Dov’è, dunque, la gloria della lingua, di cui parlava Dante? Commentando il duetto tra Mina e Alberto Lupo, che nel 1972 cantavano la famosa canzone che dà il titolo alla rubrica Parole, parole, parole, Coluccia scrive: “Ne scaturiva un duetto irresistibile, dove la sensuale voce recitante di lui era accompagnata dal sorridente controcanto di lei. Tutto il dialogo restava all’interno di una disputa misurata e a tratti ironica, senza eccessi verbali di alcun tipo. Quasi una riproposta in chiave novecentesca di uno dei testi più affascinanti della nostra poesia delle origini, il cosiddetto Contrasto di Cielo d’Alcamo (…). Nulla di paragonabile alle profferte e agli assilli sguaiati con cui gli stalker dei nostri giorni tormentano donne che li rifiutano; utilizzando tutti i mezzi (compresi quelli digitali che ingigantiscono i messaggi), fino alle violenze fisiche e ai femminicidi di cui parlano troppo spesso cronache terribili.” (“La Gazzetta del  Mezzogiorno” del 5 gennaio 2024)
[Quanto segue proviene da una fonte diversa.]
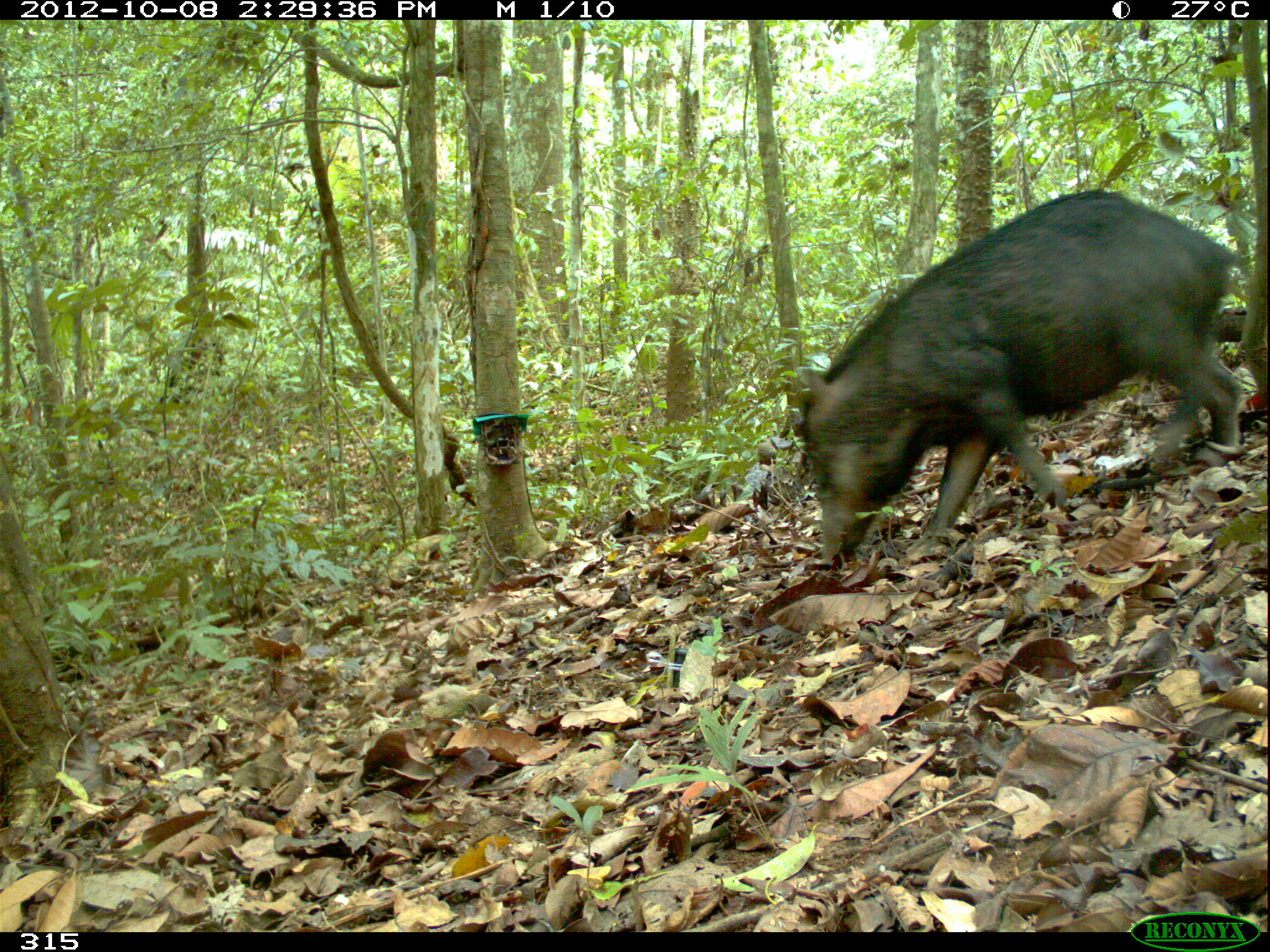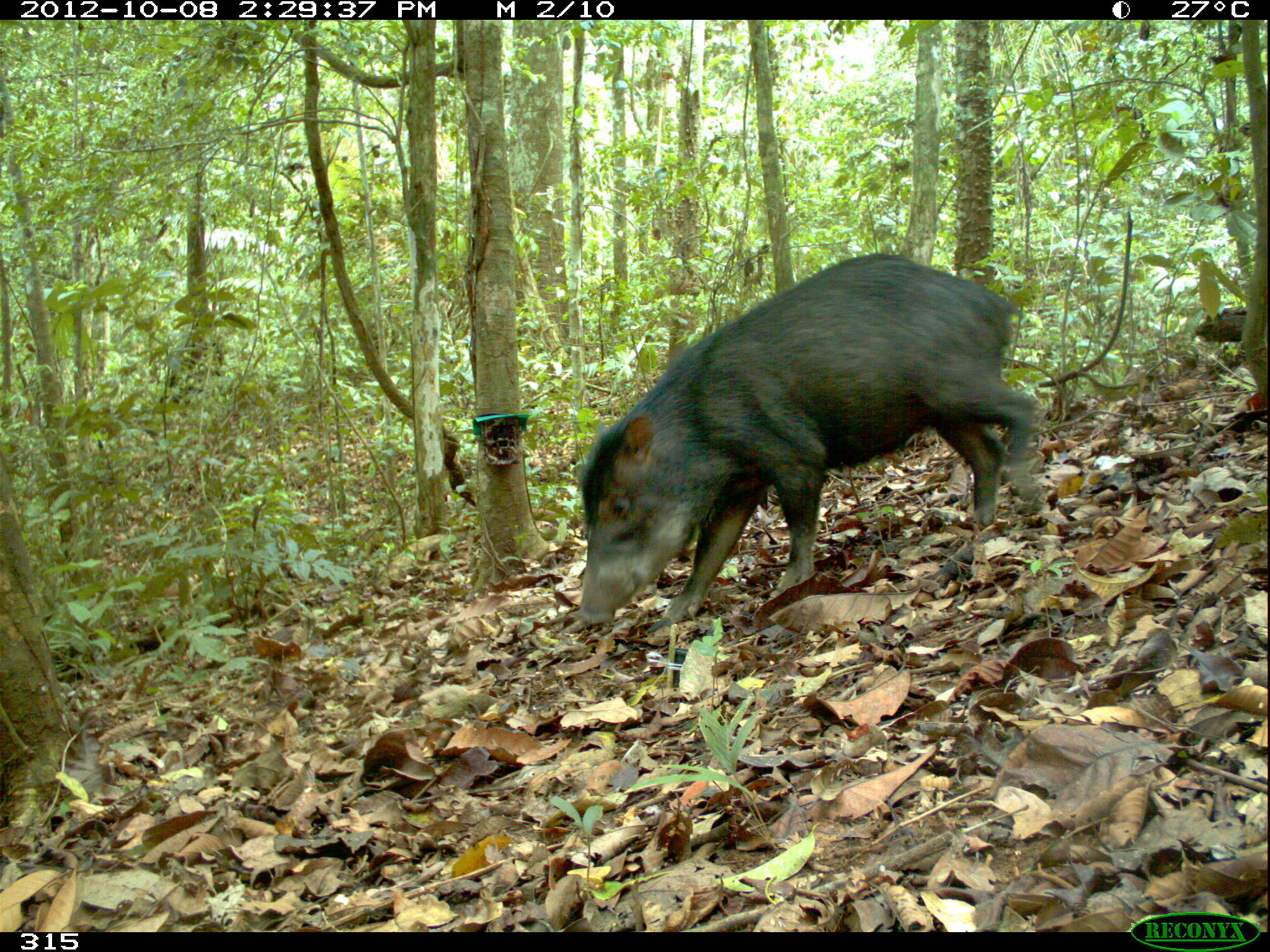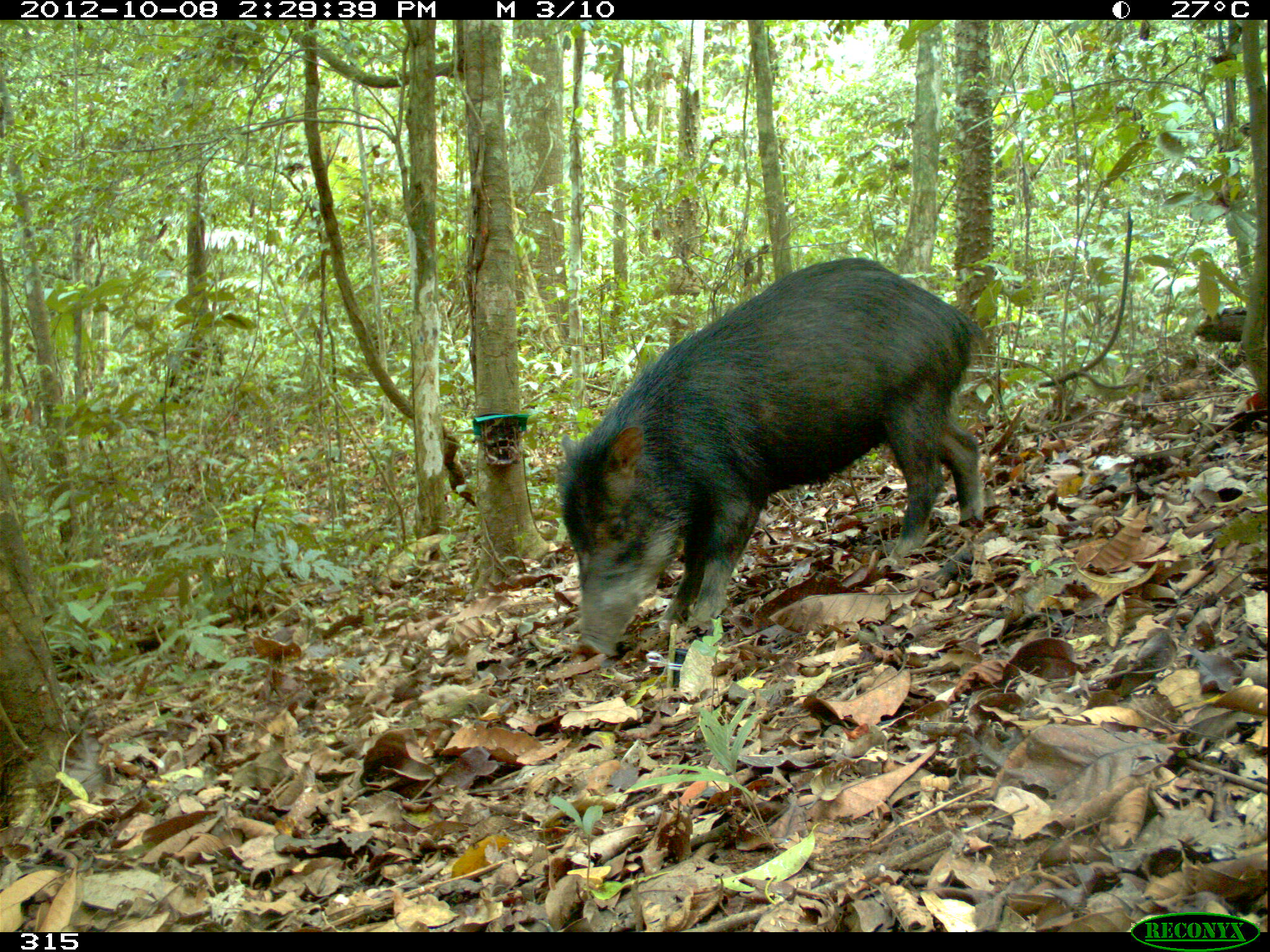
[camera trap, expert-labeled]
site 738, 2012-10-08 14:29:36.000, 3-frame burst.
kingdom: Animalia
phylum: Chordata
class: Mammalia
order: Artiodactyla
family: Tayassuidae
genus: Tayassu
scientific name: Tayassu pecari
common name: white-lipped peccary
Tayassu pecari (white-lipped peccary).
È solo un esempio, ma basta a comprendere che, oggi, la gloria della lingua, di cui a ragione ci si può vantare, consiste nell’evitare ogni eccesso e abuso, secondo una misura che bandisca la ferinità dai rapporti umani restituendoli alla loro normale socialità. Sta a ciascuno saperla preservare. Credo che con questo libro e con tutta la sua opera sia questo il messaggio che Rosario Coluccia abbia voluto inviare a tutti noi.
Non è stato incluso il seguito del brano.